Guest post originally published on the ContainIQ blog by Matt Lenhard, co-founder & CTO

In this blog post, we recap the process and methodology we used to build our eBPF-based profiler. We include techniques and examples for both compiled and interpreted languages.

Recently, the team at ContainIQ has been working hard to release an eBPF-based profiler for a number of different languages. Continuous profiling is an important practice because it can help engineering teams spot performance bottlenecks and troubleshoot issues faster.

In building our eBPF-based profiler, we learned a number of new techniques that might be interesting to people who want to implement something similar or who simply want to get started writing eBPF-based programs.

In this post, we’ll recap our methodology and process for building our profiler. The techniques used to profile differ based on the language you’re targeting; this post has a section on techniques for compiled languages and a section on techniques for interpreted languages.

Techniques for Compiled Languages

The process for compiled languages is relatively straightforward and uses some already well-known Linux systems. This section highlights the process we used to support compiled languages.

Using the linux perf_event subsystem, we can attach a software event with the cpu_clock config:


SEC("perf_event")
int cpu_sampler(struct bpf_perf_event_data *ctx) {

}

After attaching our function to the perf event, we can grab the stack and generate a unique stack ID for counting via the bpf_get_stackid helper:


key.user_stack_id = bpf_get_stackid(ctx, &stack_traces, BPF_F_USER_STACK);
key.kernel_stack_id = bpf_get_stackid(ctx, &stack_traces, 0);

We save the stack trace to a stack trace BPFmap:


struct {
  __uint(type, BPF_MAP_TYPE_STACK_TRACE);
  __uint(max_entries, 10000);
   __uint(value_size, PERF_MAX_STACK_DEPTH * sizeof(u64));
  __type(key, u32);
} stack_traces SEC(".maps");

And then we use the stack ID to increment a counter for that stack:


u64* count = bpf_map_lookup_elem(& stack_trace_counts, &key);
if(count){
   u64 c = *count;
   c++;
   bpf_map_update_elem(&stack_trace_counts, &key, &c, BPF_EXIST);
}else{
   u64 one = 1;
   bpf_map_update_elem(&stack_trace_counts, &key, &one, BPF_NOEXIST);      
}

struct {
  __uint(type, BPF_MAP_TYPE_HASH);
  __uint(max_entries, 10000);
  __type(key, struct stack_trace_key_t);
  __type(value, u64);
} stack_trace_counts SEC(".maps");

Lastly, in user space we utilize a technique called stack walking to generate the symbols for the stack, and then convert to folded format for further analysis.

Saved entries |
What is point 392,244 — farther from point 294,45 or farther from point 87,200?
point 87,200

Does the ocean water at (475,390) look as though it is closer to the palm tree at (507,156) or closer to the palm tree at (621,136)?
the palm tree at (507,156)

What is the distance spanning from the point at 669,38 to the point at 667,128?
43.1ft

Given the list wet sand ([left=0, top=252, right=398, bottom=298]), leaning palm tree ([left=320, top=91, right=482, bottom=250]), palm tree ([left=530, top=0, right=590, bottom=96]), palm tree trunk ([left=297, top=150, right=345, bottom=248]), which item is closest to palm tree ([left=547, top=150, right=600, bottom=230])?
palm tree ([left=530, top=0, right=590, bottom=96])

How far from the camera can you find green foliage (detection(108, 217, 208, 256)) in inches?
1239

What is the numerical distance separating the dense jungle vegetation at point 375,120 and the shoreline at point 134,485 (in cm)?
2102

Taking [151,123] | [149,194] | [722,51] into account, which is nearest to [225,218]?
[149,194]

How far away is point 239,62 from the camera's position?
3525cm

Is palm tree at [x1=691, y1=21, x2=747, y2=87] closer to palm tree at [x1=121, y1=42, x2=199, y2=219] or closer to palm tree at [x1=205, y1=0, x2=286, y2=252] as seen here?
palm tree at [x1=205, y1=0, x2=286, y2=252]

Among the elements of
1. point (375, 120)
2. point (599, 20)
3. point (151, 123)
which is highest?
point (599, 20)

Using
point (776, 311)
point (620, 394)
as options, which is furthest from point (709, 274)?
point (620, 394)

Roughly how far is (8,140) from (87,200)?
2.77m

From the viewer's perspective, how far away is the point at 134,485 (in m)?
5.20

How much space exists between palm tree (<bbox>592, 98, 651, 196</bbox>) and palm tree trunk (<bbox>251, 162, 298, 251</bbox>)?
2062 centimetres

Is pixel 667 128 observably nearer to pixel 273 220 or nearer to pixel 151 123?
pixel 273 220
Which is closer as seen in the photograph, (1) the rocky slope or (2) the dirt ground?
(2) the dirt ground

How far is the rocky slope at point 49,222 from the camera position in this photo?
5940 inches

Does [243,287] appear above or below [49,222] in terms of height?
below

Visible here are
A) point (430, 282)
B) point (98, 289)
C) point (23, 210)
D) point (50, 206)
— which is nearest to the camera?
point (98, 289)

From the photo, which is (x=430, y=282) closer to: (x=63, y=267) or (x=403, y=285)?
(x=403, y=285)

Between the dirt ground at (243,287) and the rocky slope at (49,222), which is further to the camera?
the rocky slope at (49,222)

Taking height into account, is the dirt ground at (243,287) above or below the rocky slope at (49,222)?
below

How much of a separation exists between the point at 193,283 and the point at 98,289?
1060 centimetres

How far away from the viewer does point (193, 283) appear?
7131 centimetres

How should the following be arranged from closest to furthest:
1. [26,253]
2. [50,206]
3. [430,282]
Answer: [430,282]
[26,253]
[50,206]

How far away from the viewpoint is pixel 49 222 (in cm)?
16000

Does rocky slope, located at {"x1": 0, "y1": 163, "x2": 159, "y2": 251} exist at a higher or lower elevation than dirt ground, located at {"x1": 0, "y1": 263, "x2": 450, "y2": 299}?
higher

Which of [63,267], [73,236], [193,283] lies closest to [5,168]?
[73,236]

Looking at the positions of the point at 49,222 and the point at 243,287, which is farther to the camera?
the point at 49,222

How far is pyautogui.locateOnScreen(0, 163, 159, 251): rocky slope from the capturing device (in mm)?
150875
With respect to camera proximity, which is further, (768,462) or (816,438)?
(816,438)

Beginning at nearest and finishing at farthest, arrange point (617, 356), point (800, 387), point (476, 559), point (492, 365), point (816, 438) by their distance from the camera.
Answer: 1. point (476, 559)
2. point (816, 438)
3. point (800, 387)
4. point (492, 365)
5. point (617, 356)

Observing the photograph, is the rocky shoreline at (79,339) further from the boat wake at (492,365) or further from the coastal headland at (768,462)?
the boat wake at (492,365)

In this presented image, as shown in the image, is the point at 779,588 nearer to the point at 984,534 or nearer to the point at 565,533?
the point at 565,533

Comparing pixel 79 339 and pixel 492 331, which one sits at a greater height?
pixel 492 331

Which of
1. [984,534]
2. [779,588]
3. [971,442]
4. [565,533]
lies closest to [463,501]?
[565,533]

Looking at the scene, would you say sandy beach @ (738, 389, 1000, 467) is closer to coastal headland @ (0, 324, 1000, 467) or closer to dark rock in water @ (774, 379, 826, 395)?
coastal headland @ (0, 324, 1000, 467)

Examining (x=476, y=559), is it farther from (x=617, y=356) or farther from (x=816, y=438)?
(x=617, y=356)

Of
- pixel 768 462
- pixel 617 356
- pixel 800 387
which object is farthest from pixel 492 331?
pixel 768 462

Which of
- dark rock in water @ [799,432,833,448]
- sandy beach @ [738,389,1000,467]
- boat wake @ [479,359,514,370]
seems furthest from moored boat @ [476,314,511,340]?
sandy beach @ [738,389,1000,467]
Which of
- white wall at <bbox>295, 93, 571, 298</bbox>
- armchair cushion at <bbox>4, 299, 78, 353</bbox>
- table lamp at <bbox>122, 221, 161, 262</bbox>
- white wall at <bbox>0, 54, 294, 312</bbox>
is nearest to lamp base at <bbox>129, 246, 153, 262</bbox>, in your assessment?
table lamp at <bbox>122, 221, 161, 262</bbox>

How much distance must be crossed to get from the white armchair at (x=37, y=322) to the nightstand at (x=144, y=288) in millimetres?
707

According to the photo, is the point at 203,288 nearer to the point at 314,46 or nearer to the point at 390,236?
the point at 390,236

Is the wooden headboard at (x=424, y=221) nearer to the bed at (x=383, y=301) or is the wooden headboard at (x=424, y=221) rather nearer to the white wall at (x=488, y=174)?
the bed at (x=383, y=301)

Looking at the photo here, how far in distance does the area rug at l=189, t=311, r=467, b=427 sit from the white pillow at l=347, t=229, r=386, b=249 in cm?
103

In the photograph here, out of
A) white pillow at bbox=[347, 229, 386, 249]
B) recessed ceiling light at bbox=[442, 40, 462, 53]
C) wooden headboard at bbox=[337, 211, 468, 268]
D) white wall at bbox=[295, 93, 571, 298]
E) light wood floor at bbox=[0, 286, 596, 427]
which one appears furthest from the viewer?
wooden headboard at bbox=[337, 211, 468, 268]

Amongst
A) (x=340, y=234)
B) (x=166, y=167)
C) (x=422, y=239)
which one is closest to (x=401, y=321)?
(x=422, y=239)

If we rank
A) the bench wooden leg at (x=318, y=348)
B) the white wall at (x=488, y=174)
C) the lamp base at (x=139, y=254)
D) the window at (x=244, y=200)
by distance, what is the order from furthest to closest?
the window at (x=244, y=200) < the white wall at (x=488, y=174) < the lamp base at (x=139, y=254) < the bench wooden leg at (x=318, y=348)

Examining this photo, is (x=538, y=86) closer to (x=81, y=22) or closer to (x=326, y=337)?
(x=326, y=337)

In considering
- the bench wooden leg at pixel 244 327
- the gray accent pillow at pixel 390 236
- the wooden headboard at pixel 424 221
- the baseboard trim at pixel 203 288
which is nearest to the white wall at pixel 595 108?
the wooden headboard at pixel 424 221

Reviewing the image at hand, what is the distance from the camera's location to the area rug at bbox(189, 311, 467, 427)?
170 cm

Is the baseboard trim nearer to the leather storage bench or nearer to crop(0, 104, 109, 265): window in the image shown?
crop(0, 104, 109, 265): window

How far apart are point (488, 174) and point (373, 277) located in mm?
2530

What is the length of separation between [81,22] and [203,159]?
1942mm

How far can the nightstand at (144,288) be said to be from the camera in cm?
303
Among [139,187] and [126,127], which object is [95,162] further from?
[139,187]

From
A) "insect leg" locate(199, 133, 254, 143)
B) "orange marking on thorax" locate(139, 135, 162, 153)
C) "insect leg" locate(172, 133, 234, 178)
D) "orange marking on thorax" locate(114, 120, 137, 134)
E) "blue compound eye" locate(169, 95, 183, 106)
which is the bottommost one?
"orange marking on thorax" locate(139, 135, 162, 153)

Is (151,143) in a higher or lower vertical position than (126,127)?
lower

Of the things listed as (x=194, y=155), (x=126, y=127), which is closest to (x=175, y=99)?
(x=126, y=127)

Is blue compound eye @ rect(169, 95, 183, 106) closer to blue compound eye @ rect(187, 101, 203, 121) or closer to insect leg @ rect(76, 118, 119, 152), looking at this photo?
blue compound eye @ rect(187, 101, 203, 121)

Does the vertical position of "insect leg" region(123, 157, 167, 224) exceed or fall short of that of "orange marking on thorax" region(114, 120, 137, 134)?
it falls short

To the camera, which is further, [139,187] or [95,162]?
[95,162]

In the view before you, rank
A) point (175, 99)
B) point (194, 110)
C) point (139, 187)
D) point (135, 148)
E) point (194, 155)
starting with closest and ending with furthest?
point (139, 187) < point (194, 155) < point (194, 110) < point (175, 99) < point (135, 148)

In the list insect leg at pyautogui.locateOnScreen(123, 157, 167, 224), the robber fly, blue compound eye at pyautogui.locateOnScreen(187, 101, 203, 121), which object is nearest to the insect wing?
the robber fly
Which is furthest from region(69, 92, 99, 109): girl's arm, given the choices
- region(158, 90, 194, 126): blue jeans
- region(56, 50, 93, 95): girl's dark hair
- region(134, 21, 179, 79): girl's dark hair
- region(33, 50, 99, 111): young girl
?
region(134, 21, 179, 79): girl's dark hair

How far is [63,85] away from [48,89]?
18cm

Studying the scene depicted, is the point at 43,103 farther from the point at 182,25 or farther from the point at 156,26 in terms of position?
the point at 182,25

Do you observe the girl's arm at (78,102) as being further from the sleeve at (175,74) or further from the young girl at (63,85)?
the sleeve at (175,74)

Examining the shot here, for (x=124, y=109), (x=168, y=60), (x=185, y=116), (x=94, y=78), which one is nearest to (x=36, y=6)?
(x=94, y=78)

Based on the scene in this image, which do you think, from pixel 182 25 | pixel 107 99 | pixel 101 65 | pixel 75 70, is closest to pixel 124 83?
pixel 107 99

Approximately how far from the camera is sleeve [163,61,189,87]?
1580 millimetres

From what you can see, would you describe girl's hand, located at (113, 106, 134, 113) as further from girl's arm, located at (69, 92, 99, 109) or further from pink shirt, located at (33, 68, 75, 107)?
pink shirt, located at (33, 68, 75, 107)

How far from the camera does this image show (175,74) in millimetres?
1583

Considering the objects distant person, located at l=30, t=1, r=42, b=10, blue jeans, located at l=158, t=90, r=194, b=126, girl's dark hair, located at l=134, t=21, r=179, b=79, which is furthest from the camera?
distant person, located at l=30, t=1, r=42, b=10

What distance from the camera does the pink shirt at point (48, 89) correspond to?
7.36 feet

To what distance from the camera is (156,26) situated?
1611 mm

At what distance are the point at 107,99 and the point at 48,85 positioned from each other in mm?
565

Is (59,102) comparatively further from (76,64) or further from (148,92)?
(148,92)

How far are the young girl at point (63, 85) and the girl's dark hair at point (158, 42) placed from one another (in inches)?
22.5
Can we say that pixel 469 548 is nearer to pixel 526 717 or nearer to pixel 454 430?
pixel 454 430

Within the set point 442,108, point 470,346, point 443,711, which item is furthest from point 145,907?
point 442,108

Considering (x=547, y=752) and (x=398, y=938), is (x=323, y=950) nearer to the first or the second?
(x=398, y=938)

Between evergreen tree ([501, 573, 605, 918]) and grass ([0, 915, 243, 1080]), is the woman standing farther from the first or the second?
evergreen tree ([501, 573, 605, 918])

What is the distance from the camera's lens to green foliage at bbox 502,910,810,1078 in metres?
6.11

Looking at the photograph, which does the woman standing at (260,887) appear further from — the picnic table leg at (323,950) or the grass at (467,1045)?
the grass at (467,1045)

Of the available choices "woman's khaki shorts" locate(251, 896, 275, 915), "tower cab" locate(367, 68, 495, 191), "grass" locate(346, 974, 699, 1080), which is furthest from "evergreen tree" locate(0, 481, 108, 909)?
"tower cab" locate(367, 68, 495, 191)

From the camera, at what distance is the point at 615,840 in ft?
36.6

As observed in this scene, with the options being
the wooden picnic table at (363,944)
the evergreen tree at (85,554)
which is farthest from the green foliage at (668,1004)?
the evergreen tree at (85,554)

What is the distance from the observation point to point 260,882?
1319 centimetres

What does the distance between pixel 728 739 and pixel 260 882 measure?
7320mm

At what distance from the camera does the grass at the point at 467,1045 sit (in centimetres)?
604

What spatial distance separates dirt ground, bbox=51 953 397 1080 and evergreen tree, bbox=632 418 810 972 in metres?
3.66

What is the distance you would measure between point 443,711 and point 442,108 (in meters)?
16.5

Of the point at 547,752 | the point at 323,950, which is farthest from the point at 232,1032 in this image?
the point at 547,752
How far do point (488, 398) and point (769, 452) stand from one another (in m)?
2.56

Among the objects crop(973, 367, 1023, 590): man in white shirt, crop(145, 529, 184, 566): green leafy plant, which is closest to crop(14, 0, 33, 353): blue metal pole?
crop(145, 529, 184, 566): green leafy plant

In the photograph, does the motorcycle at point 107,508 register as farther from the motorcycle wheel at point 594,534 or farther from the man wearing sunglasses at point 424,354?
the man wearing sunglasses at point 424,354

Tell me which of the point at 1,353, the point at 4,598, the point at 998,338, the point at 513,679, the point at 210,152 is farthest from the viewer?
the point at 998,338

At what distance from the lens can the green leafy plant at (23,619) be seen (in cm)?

TASK REQUIREMENTS |
A – Transcribe part of the eBPF profiler post, beginning at the words "In this post, we’ll" and stopping after "support compiled languages.".
B – Answer these from the eBPF profiler post:
(i) Which config is used when attaching the software event through the perf_event subsystem?
(ii) What type is declared for the stack_traces map?
(iii) Into what format are the stacks converted in user space for further analysis?
These records were drawn from a separate source.

SOLUTIONS TO EACH TASK |
A –
In this post, we’ll recap our methodology and process for building our profiler. The techniques used to profile differ based on the language you’re targeting; this post has a section on techniques for compiled languages and a section on techniques for interpreted languages.

Techniques for Compiled Languages

The process for compiled languages is relatively straightforward and uses some already well-known Linux systems. This section highlights the process we used to support compiled languages.

B –
(i) cpu_clock
(ii) BPF_MAP_TYPE_STACK_TRACE
(iii) Folded format